Furthermore, according to the study published in Frontiers in Immunology in April 2021, in the United States, patients with hereditary disorders, such as hemophilia B, benefited from Adeno-associated virus (AAV)-mediated gene transfer by attaining long-term expression of the therapeutic transgene. Such studies further bolster gene therapies for hemophilia, thereby driving market growth. Moreover, rising initiatives from key market players are also expected to drive market growth in this region. For instance, in February 2022, BioMarin Pharmaceutical Inc. presented positive results from a two-year Phase 3 GENEr8-1 study analysis and an overall safety update of valoctocogene roxaparvovec. It is an investigational gene therapy for treating adults with severe hemophilia A at the 15th Annual Virtual Congress of the European Association for Haemophilia and Allied Disorders (EAHAD).

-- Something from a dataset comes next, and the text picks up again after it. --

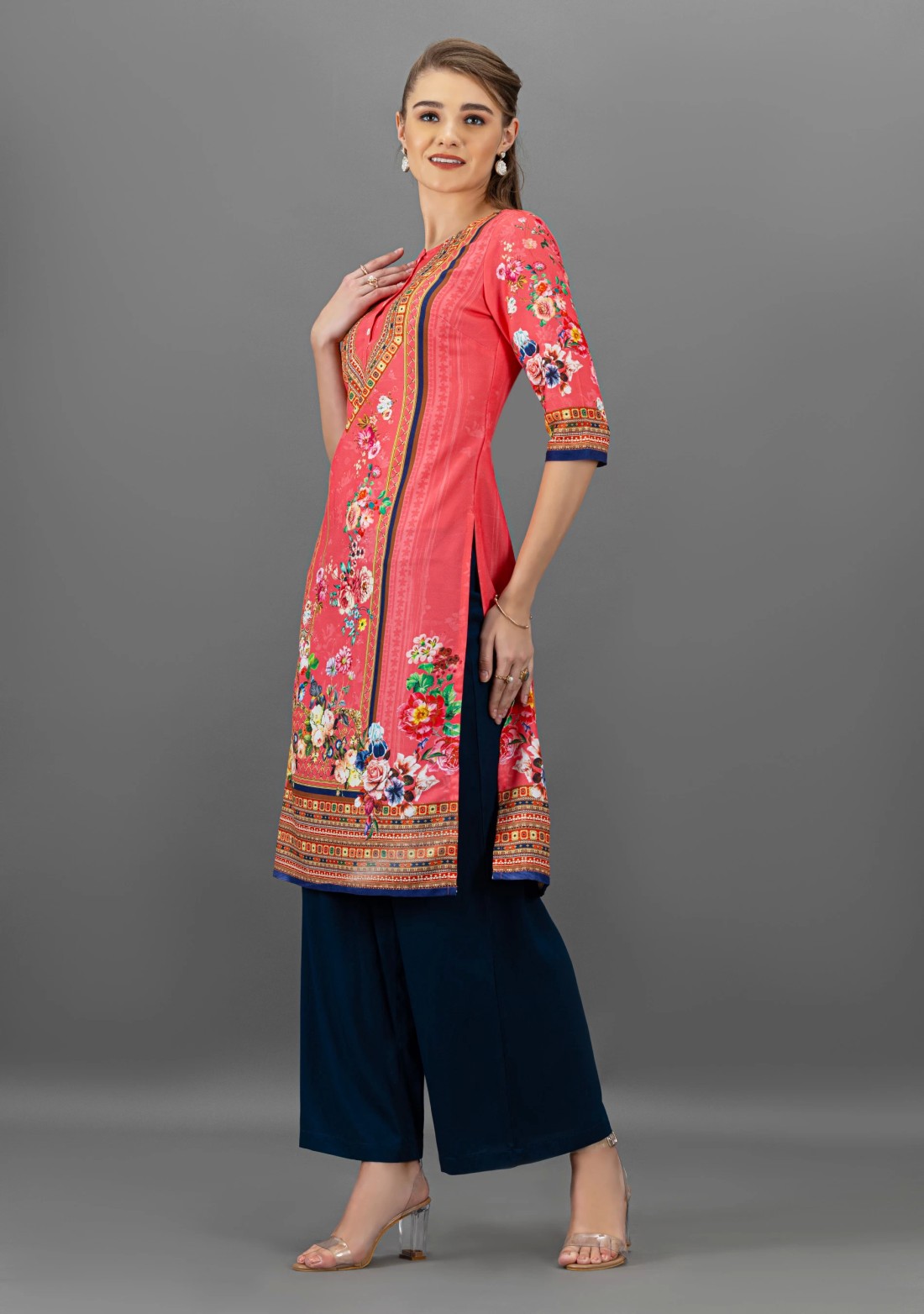 Peach Pink Floral Print Straight Kurta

Additionally, approvals and clearances for hemophilia-related products and therapies are expected to bolster market growth over the forecast period. For instance, in October 2022, Novo Nordisk received Health Canada approval for a new indication for REBINYN (Coagulation Factor IX (Recombinant), pegylated) for the treatment of routine prophylaxis in hemophilia B patients that are <18 years of age. REBINYN is now indicated in all ages with hemophilia B (congenital factor IX deficiency or Christmas disease) for routine prophylaxis to prevent or reduce the frequency of bleeding episodes and control and prevent bleeding in a perioperative setting.
Thus, North America is expected to include a significant market share over the forecast period due to the increase in hemophilia cases and the rise in different therapies for hemophilia coupled with research and development.

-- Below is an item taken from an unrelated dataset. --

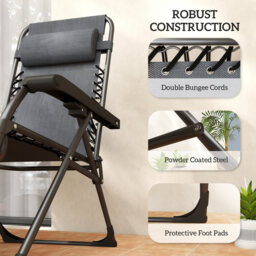Outsunny Zero Gravity Chairs Set of 2, Folding Sunloungers Reclining Garden Chairs with Cup Holder, Headrest, Dark Grey - thumbnail 9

The hemophilia market is moderately competitive and consists of a few major players. The key players are also involved in various strategic alliances such as acquisitions, collaborations, and launching advanced products and research studies to secure their position in the global market. Some of the key market players in this market include Bayer AG, BioMarin, CSL Limited (CSL Behring), Novo Nordisk, Pfizer, Inc., Sanofi (Genzyme Corporation), Takeda Pharmaceutical Company Limited (Shire Plc.), among others.